Liu Zirui, Song Qingquan, Li Li, Choi Soo-Hyun, Chen Rui, Hu Xia
Computer Science Department, Rice University, Houston, TX, United States.
Linkedin, Sunnyvale, CA, United States.
Front Big Data. 2023 Jun 15;6:1195742. doi: 10.3389/fdata.2023.1195742. eCollection 2023.
Embedding is widely used in recommendation models to learn feature representations. However, the traditional embedding technique that assigns a fixed size to all categorical features may be suboptimal due to the following reasons. In recommendation domain, the majority of categorical features' embeddings can be trained with less capacity without impacting model performance, thereby storing embeddings with equal length may incur unnecessary memory usage. Existing work that tries to allocate customized sizes for each feature usually either simply scales the embedding size with feature's popularity or formulates this size allocation problem as an architecture selection problem. Unfortunately, most of these methods either have large performance drop or incur significant extra time cost for searching proper embedding sizes. In this article, instead of formulating the size allocation problem as an architecture selection problem, we approach the problem from a pruning perspective and propose runing-based ulti-size mbedding (PME) framework. During the search phase, we prune the dimensions that have the least impact on model performance in the embedding to reduce its capacity. Then, we show that the customized size of each token can be obtained by transferring the capacity of its pruned embedding with significant less search cost. Experimental results validate that PME can efficiently find proper sizes and hence achieve strong performance while significantly reducing the number of parameters in the embedding layer.

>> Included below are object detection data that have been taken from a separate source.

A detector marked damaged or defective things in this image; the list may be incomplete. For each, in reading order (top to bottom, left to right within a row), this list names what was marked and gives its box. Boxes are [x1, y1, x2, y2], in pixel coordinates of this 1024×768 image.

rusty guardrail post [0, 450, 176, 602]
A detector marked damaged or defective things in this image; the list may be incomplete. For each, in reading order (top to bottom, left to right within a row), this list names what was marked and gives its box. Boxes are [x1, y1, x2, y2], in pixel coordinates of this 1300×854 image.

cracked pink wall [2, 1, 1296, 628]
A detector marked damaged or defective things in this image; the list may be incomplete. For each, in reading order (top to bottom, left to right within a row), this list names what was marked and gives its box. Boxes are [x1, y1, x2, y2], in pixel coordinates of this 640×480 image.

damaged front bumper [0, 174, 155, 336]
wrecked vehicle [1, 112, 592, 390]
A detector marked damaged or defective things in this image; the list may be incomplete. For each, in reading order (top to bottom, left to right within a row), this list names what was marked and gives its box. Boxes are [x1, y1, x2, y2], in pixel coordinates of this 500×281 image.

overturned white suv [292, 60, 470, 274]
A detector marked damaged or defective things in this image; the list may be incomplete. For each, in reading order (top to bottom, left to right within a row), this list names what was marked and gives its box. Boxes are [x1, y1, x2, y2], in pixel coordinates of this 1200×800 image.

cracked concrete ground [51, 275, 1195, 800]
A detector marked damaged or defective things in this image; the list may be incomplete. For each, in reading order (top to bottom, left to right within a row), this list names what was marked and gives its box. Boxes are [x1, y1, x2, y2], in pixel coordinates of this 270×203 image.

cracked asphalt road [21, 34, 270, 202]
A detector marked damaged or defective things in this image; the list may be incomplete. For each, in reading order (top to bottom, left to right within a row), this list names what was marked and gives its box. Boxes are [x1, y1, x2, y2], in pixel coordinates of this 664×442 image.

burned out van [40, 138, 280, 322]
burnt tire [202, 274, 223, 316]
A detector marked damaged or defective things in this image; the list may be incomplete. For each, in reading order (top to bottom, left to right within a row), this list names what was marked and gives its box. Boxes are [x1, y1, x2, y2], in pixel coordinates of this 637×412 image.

嵌入在推荐模型中被广泛用于学习特征表示。然而,由于以下原因,为所有分类特征分配固定大小的传统嵌入技术可能不是最优的。在推荐领域,大多数分类特征的嵌入可以在不影响模型性能的情况下用较小的容量进行训练,因此存储等长的嵌入可能会产生不必要的内存使用。现有的尝试为每个特征分配定制大小的工作通常要么简单地根据特征的流行程度缩放嵌入大小,要么将这个大小分配问题表述为一个架构选择问题。不幸的是,这些方法大多要么有较大的性能下降,要么在搜索合适的嵌入大小时会产生显著的额外时间成本。在本文中,我们不是将大小分配问题表述为一个架构选择问题,而是从剪枝的角度来处理这个问题,并提出了基于运行的多大小嵌入(PME)框架。在搜索阶段,我们在嵌入中修剪对模型性能影响最小的维度以降低其容量。然后,我们表明每个令牌的定制大小可以通过转移其修剪后的嵌入的容量来获得,且搜索成本显著降低。实验结果验证了PME可以有效地找到合适的大小,从而在显著减少嵌入层参数数量的同时实现强大的性能。